→ **Bereitgestellter Text**
┄┄┄┄┄┄┄┄┄┄

Prof. Dr. Sven Hayn, Dr. Thomas Ströher
Tz. 50
Stand: EL 51 – ET: 10/2023
Gemäß der Definition in IFRS 10 Appendix A sind im Konzernabschluss das Mutterunternehmen und seine Tochterunternehmen so darzustellen, als ob es sich bei dem Konzern um eine einzige wirtschaftliche Einheit handelt; die rechtliche Eigenständigkeit der einzelnen Unternehmen tritt in den Hintergrund. Diese Definition des Konzernabschlusses kann als Einheitsgrundsatz der Konzernrechnungslegung nach IFRS 10 angesehen werden.

┄┄┄┄┄┄┄┄┄┄

→ **Vorliegendes Material**
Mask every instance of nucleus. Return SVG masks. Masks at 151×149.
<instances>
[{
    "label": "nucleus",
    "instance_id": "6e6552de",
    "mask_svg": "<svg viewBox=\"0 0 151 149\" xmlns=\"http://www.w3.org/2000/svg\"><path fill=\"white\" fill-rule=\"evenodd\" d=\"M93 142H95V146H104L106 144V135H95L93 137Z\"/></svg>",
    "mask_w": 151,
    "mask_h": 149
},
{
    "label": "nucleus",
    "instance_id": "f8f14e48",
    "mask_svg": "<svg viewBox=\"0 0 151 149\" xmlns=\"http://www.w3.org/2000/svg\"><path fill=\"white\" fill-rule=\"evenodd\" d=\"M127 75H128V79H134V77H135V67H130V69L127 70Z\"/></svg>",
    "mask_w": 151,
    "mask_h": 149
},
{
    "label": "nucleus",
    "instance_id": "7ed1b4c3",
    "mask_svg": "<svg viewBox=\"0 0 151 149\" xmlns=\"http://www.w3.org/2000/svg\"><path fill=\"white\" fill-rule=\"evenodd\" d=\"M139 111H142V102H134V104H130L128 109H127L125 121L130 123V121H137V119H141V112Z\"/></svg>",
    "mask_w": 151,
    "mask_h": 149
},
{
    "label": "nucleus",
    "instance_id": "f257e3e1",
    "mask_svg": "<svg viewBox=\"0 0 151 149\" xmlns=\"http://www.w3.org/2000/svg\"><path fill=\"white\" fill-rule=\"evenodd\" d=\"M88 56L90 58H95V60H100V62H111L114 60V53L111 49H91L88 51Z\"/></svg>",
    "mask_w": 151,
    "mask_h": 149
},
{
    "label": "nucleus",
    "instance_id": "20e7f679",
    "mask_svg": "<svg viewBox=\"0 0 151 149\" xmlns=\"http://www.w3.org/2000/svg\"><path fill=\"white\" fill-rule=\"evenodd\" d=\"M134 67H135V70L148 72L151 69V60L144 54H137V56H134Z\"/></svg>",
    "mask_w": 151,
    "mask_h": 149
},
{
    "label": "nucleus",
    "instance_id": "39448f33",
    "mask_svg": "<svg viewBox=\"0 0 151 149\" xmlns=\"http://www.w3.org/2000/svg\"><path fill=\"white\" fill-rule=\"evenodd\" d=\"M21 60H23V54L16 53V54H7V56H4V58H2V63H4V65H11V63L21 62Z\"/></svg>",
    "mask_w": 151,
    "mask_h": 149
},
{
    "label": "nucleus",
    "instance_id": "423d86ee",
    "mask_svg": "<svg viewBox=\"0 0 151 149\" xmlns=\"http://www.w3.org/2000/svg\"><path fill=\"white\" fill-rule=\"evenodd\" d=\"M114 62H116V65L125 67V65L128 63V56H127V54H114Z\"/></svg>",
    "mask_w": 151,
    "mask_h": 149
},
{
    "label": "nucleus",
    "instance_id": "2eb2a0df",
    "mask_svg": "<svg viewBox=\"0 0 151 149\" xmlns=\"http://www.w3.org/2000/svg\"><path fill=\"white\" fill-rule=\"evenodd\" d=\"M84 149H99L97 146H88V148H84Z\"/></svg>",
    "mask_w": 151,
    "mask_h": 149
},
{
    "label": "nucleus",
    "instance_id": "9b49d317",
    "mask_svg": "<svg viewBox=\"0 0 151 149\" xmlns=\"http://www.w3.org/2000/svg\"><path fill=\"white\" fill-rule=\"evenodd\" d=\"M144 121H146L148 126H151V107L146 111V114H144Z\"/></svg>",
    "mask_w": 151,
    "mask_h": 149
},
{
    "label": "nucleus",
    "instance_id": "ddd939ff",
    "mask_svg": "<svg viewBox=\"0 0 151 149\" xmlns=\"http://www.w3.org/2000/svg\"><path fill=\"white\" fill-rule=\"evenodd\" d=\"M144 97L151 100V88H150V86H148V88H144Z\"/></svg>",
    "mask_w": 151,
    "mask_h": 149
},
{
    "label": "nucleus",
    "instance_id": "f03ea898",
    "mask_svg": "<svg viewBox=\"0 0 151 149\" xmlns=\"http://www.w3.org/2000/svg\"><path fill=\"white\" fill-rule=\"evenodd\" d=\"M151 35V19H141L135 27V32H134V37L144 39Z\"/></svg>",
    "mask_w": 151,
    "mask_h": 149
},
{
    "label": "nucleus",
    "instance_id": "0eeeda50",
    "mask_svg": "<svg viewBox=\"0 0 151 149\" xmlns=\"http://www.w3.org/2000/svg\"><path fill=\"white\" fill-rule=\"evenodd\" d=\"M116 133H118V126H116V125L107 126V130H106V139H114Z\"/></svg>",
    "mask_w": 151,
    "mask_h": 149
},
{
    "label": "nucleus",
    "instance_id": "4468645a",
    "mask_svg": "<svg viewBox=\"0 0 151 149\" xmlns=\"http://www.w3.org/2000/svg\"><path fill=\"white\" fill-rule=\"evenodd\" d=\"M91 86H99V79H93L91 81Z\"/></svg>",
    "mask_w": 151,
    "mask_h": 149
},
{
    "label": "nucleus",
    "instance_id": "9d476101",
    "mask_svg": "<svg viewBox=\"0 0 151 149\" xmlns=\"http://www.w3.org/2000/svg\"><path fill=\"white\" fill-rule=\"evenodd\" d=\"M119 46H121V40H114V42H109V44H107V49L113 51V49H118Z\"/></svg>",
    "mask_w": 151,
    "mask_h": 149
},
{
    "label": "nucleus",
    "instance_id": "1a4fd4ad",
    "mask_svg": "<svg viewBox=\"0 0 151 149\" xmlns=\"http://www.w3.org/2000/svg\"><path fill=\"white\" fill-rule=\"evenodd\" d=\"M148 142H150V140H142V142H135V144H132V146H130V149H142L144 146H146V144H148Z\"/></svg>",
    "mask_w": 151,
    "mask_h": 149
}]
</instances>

┄┄┄┄┄┄┄┄┄┄

→ **Arbeitsaufträge**
- a) Übertragen Sie den folgenden Satz aus dem Text zum Konzernabschluss ins Englische: „Diese Definition des Konzernabschlusses kann als Einheitsgrundsatz der Konzernrechnungslegung nach IFRS 10 angesehen werden.“
- b) Zitieren Sie aus dem Text zum Konzernabschluss alles von „Prof. Dr. Sven“ bis einschließlich „10 angesehen werden.“.
Stützen Sie sich ausschließlich auf den Text zum Konzernabschluss.

→ **Lösungen zur Übung**
- a) This definition of consolidated financial statements can be regarded as the entity principle of group accounting under IFRS 10.

- b)
Prof. Dr. Sven Hayn, Dr. Thomas Ströher
Tz. 50
Stand: EL 51 – ET: 10/2023
Gemäß der Definition in IFRS 10 Appendix A sind im Konzernabschluss das Mutterunternehmen und seine Tochterunternehmen so darzustellen, als ob es sich bei dem Konzern um eine einzige wirtschaftliche Einheit handelt; die rechtliche Eigenständigkeit der einzelnen Unternehmen tritt in den Hintergrund. Diese Definition des Konzernabschlusses kann als Einheitsgrundsatz der Konzernrechnungslegung nach IFRS 10 angesehen werden.